IFCC Task Force on Chronic Kidney Disease (Integrated Project) - (TF-CKD) Special Issue.

This series of articles is a milestone not only for the International Federation of Clinical Chemistry and Laboratory Medicine (IFCC) and the World Association of Societies of Pathology and Laboratory Medicine (WASPaLM) Task Force on Chronic Kidney Disease (TF-CKD) integrated project, but also an important outline on the role of the laboratory on assessment of the renal function in different scenarios. It sheds light on several aspects of the field, from basic research to daily clinical practices, uniting many IFCC member countries working with different aspects of the laboratory in CKD care.

In the initial article “We have come a long way” (1), a brief history of the Task Force is narrated. The IFCC leadership with WASPaLM partnership formulated a TF which amalgated the two major International scientific societies in Laboratory Medicine. The initial idea of “forging a global consensus” has shifted onto “helping to create and implement national guidelines in each country through corresponding members”, and later using the KDIGO 2012 guidelines (2) as a frame document.

IFCC has succeeded in gaining acceptance as a global partner for CKD care (3).

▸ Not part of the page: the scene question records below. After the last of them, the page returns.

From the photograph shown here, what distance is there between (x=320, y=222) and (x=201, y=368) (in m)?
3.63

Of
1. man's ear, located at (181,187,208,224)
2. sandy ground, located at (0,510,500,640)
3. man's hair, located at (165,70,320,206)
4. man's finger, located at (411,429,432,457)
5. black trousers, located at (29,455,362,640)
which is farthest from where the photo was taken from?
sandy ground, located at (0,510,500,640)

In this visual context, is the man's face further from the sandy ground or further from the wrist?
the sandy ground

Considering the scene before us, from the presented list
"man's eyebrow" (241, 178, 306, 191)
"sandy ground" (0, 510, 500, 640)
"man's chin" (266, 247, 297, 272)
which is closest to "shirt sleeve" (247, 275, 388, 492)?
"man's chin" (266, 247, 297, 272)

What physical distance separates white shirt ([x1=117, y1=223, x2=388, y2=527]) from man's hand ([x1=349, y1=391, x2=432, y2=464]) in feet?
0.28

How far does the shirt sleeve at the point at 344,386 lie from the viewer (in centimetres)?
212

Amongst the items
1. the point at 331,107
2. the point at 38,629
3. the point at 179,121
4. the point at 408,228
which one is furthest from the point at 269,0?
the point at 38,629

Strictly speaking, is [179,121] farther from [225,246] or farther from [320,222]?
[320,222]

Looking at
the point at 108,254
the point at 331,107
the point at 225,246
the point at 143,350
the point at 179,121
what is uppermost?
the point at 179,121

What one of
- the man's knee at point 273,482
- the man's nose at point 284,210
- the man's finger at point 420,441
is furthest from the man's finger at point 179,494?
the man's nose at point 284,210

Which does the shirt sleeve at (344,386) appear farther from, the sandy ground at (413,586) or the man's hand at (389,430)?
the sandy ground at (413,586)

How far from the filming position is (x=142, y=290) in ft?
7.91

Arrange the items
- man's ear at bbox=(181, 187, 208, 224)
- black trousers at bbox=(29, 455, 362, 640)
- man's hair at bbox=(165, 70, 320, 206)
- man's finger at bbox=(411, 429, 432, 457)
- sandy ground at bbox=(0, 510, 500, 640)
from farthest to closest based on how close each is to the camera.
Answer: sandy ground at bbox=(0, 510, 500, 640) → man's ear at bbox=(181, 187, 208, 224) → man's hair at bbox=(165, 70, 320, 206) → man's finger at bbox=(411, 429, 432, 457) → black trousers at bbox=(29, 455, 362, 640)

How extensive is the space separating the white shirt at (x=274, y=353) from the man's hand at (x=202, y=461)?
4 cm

KDIGO 2012 guidelines classifies CKD based on cause, Glomerular Filtration Rate (GFR) category, and albuminuria category (CGA) (2), thus emphasizing the role of laboratory medicine in management of CKD. One of the major laboratory tests involved in CKD management is certainly creatinine and consequently estimation of GFR via estimating equations (2). The group of authors on behalf of the Société Française de Biologie Clinique in the article “Did creatinine standardization give benefits to the evaluation of glomerular filtration rate” (4) evaluate some limitations of creatinine and emphasize the importance on using IDMS traceable enzymatic assays and the reporting of eGFR.

Regarding albuminuria measurement, the article “Moving Toward Standardization of Urine Albumin Measurements” (5) reports on the continuing effort undertaken by the NKDEP Laboratory Working Group following their success on the standardization of creatinine measurement. It mentions their work on pre-analytical issues, the current state of measurements evaluating their precision and accuracy, the strategy undertaken defining a candidate reference method and for producing certified reference materials, including an evaluation of several albumin methods as previously published (6).

KDIGO 2012 guidelines also recognize the value of estimating GFR using Cystatin C measurements as a biomarker alternative to creatinine (2). In the article “Cystatin C is indispensable for evaluation of kidney disease” (7) a good case is made for using Cystatin C instead of other biomarkers for GFR. In fact, given their expertise, the Swedish have realize the importance of using both eGFRcrea and eGFRcysC, providing not only the best estimate GFR, but more importantly, yielding the mean eGFRcrea and eGFRcysC value. This eGFRmean, when in close agreement with each of the single eGFR results, is the best evaluation of GFR; in situations where the disagreement is above ~1/3 (eGFRcysC ≤ 60% eGFRcrea), the decreased cystatin C filtration signals the presence of the recently described “Shrunken Pore Syndrome”, predicting increase in mortality and morbidity while elucidating key pathophysiologic aspects on kidney diseases.

Nevertheless, neither creatinine nor Cystatine C present the ideal marker for estimating GFR. The “Novel Filtration Markers for GFR estimation” (8) article includes an update on the past and present research on two Glomerular Filtration Rate markers: the 11.8 kDa Beta Trace Protein (BTP) and the 23-29 kDa Beta 2 Microglobulin (B2M), some equations designed for their use in GFR estimation and the experience in specific patient cohorts using these markers, comments on approaches using panels of markers such as eGFRcre, eGFRcys, eGFRBTP, and eGFRB2M. Additionally, there is a glimpse on the use of metabolomic on studies searching for markers associated with eGFRcre.

“A pathway to national guidelines for laboratory diagnostics of chronic kidney disease – examples from diverse European countries” take us on the path travelled by several countries toward improvement of CKD care (9). Various scenarios on developing and implementing national CKD guidelines are described, ranging from as early as 2002 when the Sociéte Francaise de Biologie Clinique (SFBC) formed the “Creatinine Working Group”, later joined by Sociéte de Nephrologie, until 2017 and releasing the newest recommendations from Croatian Working Group for Laboratory Diagnostic of CKD.

The last article of the series “A summary of worldwide activities in chronic kidney disease (CKD) testing” (10) includes examples of countries with different settings. National CKD activities from almost every continent are presented, which makes the very first step in achieving the national CKD guidelines as a final goal.

A world of CKD has been depicted and different activities have been summarized. Unfortunately, a lot has not been told and several fundamental authors and settings were not included, due to time and space constraints. Still, different levels of maturity on CKD care can be grasped upon. In laboratory, the saying goes that “quality is not an end point but a journey”, we hope the road ahead may now have some additional marks for the travelers.